A leading psychologist says that our notion of an ever-present “sex drive” is all wrong. In fact, she claims there is no such thing as a sex drive in humans but rather “spontaneous desire.” In addition to making claims that there really is no such thing as a sex drive, the psychologist also notes that 90 percent of women are not spontaneous in the bedroom and require stimulation to achieve desire. Whereas, 70 percent of men can obtain spontaneous desire based on fantasy alone.
The opinion was published in New Science by Emily Nagoski, the director of Wellness Education at Smith College in Northampton, Massachusetts. Nagoski claims that sex drive doesn’t exist because a drive is part of a “motivational system to deal with life-or-death issues.” She claims that since you can’t die from not having sex, there is no “drive” in a sexual scenario. Despite saying she doesn’t believe that sex can truly be a drive, she does concede that many scientists feel a drive is possible due to the need to reproduce. However, Nagoski feels that a better term for sex drive would be “spontaneous desire.”
Spontaneous desire would be the sexual urge that follows thinking a sexy thought or seeing an attractive person. There is also another form of desire she refers to as “responsive desire.” This would be desire that comes after some sort of physical arousal such as a kiss on the neck or some sort of touch.

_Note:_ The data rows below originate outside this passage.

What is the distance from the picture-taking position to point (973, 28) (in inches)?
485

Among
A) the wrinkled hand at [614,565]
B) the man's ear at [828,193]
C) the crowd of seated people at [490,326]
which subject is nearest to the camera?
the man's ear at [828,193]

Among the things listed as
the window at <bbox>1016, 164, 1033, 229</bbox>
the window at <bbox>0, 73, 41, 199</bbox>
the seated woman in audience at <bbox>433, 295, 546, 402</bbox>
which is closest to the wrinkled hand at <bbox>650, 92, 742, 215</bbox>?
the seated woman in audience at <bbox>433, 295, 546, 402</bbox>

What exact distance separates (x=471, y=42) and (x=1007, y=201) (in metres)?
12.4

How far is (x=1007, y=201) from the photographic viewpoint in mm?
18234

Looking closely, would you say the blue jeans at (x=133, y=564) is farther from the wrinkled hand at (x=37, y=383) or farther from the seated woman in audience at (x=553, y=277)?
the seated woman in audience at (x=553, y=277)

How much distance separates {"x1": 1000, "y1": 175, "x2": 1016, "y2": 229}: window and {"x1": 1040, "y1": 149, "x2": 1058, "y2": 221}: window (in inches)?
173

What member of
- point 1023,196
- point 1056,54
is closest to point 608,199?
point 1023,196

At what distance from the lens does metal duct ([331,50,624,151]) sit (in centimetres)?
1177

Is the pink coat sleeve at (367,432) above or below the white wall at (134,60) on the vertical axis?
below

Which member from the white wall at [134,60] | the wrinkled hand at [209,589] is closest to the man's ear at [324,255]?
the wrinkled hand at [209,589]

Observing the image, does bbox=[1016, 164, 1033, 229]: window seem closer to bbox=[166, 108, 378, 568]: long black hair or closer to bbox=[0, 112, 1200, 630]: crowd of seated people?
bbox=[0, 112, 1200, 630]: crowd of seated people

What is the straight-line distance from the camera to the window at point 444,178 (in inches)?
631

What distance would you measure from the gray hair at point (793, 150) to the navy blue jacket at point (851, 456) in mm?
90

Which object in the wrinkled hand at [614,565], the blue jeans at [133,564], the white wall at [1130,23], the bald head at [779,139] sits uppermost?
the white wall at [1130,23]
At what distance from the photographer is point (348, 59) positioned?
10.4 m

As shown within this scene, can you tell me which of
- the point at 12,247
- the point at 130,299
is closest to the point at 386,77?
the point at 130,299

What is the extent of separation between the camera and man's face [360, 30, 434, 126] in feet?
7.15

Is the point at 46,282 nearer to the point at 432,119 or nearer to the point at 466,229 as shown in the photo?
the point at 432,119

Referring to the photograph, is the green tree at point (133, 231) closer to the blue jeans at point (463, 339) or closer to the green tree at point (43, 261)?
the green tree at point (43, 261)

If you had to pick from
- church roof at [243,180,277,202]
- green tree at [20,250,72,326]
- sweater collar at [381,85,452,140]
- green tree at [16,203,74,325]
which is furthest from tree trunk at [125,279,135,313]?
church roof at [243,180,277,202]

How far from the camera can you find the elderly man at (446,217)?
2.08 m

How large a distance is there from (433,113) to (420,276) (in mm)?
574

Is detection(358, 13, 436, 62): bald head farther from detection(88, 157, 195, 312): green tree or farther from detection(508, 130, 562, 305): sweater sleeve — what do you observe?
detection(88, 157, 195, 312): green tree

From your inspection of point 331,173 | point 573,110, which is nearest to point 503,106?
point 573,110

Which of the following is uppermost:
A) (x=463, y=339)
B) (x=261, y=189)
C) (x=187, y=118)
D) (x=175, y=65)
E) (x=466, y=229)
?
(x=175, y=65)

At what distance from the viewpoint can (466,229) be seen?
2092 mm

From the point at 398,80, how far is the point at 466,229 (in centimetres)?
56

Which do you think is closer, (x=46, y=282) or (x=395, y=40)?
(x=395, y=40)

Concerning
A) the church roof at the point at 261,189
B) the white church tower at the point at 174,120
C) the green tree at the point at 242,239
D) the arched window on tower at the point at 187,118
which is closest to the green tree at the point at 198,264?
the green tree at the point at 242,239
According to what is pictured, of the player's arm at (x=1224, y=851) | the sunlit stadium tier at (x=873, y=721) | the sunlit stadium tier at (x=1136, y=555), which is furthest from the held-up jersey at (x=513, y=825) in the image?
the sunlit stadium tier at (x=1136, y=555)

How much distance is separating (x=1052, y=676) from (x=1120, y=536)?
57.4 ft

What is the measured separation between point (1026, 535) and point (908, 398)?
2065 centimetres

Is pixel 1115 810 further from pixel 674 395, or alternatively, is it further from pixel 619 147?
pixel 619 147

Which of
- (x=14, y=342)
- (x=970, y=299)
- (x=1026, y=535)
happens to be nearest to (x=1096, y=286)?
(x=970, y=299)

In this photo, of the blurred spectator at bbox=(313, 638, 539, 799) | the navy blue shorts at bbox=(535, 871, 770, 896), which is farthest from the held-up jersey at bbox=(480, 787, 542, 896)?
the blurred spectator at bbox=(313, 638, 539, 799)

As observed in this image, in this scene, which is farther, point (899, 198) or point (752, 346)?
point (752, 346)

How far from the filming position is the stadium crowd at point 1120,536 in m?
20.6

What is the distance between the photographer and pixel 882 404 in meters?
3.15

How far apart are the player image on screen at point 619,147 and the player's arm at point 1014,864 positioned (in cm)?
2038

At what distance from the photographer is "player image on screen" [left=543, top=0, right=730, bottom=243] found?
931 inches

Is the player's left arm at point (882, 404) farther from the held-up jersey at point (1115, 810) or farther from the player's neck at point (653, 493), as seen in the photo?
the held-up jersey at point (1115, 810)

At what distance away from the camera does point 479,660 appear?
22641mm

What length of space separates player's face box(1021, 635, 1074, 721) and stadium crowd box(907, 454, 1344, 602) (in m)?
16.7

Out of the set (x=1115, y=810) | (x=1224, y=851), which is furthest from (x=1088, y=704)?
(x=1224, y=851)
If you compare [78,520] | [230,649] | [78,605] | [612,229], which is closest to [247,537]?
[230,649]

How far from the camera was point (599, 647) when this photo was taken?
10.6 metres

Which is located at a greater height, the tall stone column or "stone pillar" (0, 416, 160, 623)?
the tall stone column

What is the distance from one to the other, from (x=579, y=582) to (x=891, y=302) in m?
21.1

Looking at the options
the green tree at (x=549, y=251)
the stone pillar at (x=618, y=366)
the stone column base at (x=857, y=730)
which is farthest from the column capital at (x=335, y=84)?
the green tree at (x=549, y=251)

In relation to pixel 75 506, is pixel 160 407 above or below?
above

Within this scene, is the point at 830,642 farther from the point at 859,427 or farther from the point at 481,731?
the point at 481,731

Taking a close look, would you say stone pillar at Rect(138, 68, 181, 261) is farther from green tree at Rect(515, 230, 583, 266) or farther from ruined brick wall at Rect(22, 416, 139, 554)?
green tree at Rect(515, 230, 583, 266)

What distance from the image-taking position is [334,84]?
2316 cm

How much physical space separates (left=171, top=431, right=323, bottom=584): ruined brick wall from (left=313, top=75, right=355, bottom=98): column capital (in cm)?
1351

“When you see a sexy person or have a stray sexy thought, it activates an internal craving or urge for sex. That’s called “spontaneous desire”. It feels like it comes out of the blue. But there is another way of experiencing desire which is also healthy and normal, called “responsive desire”, where your interest only emerges in response to arousal. So, your partner comes over and starts kissing your neck and you’re like, ‘oh, right, sex, that’s a good idea.'”
Nagoski says that women are more commonly in the “responsive desire” category, whereas, men are more likely to experience “spontaneous desire.” Statistically, 90 percent of women say they do not experience spontaneous desire. However, 70 percent of men say that they do.
The Daily Mail notes that other researchers have come forward to say that women should not be treated for a lack of spontaneous desire, but rather they should be offered reassurance that their responsive desires are completely normal. Researchers and psychologists claim that if a woman understands that spontaneous desire is not necessary for a satisfying sexual life, they will have more confidence in their bodies and sexuality and be able to enjoy sex more.
What do you think of Nagoski’s assumption that sex drive is all a myth? Does it surprise you that women typically experience “responsive desire” and men “spontaneous desire”?